Scaling up language models-with more parameters, compute, and annotation data-improves model generalization ability on downstream applications (Raffel et al., 2019; Brown et al., 2020; Smith et al., 2022) , but with diminishing return: linear improvements on downstream metrics often require exponentially more parameters and computing cost (Kaplan et al., 2020; Hoffmann et al., 2022) . Hence, scaling pretrained language models in this way is economically unsustainable (Strubell et al., 2020; Bender et al., 2021; Zhang et al., 2022) . Retrieval augmented language models provide a promising alternative. They allow language models to efficiently access vast resources from an external corpus (Guu et al., 2020; Borgeaud et al., 2022) that serves as a kind of "memory" they can refer to when making predictions, alleviating the need to memorize as much information in their own network parameters (Roberts et al., 2020) . This openbook approach helps language models to better generalize on token prediction tasks and machine translation (Khandelwal et al., 2019; Borgeaud et al., 2022) , and tasks which already involve a first-stage retrieval component, e.g., OpenQA (Borgeaud et al., 2022; Izacard et al., 2022) . In this paper we improve the zero-shot generalization ability of language models using "mixture-ofmemory" (MoMA), a new retrieval augmentation mechanism. Instead of a single corpus, MoMA retrieves documents from a "mixture" of multiple external corpora.

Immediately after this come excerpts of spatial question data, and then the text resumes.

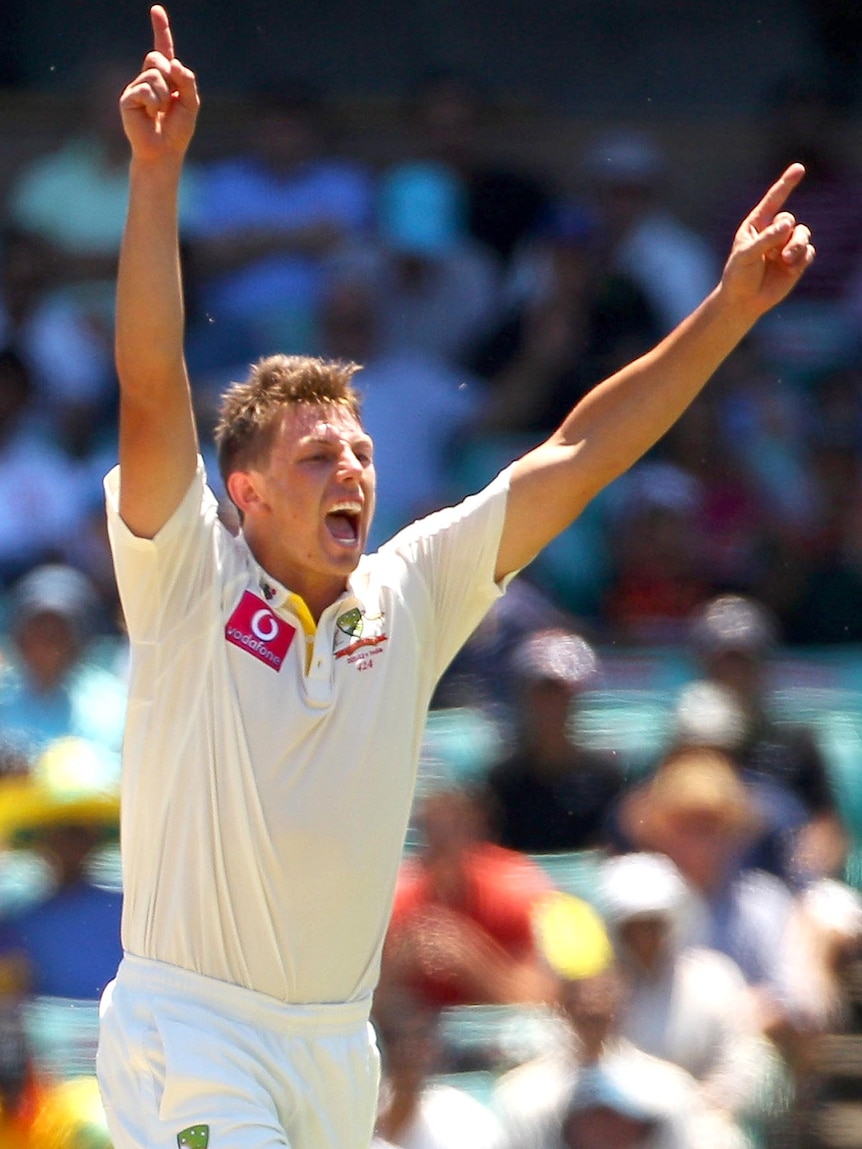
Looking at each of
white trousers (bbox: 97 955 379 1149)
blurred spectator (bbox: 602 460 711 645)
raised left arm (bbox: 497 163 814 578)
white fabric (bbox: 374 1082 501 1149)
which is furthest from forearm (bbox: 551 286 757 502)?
blurred spectator (bbox: 602 460 711 645)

This mechanism also allows removing and/or "plugging-in" new corpora during inference time, when more information from the target task is revealed, or as an additional way for users to control the model. It is not trivial to guide a retrieval model to leverage multiple corpora; we need to jointly train the augmentation component and dense retriever using supervised relevance signals and self-mined hard negatives. We instantiate MoMA with a T5 encoder-decoder model (Ni et al., 2022) and apply it to the dense retrieval task (Karpukhin et al., 2020) . Our resulting retrieval system, MoMA-DR, uses a set of augmenting documents from the mixture-of-memories to enhance its representation of the query with important context; the retriever then uses the enhanced query representation to retrieve a final candidate set. At inference time, we plug in the target task's corpus to the memory mixture to introduce in-domain context information, without updating any parameter.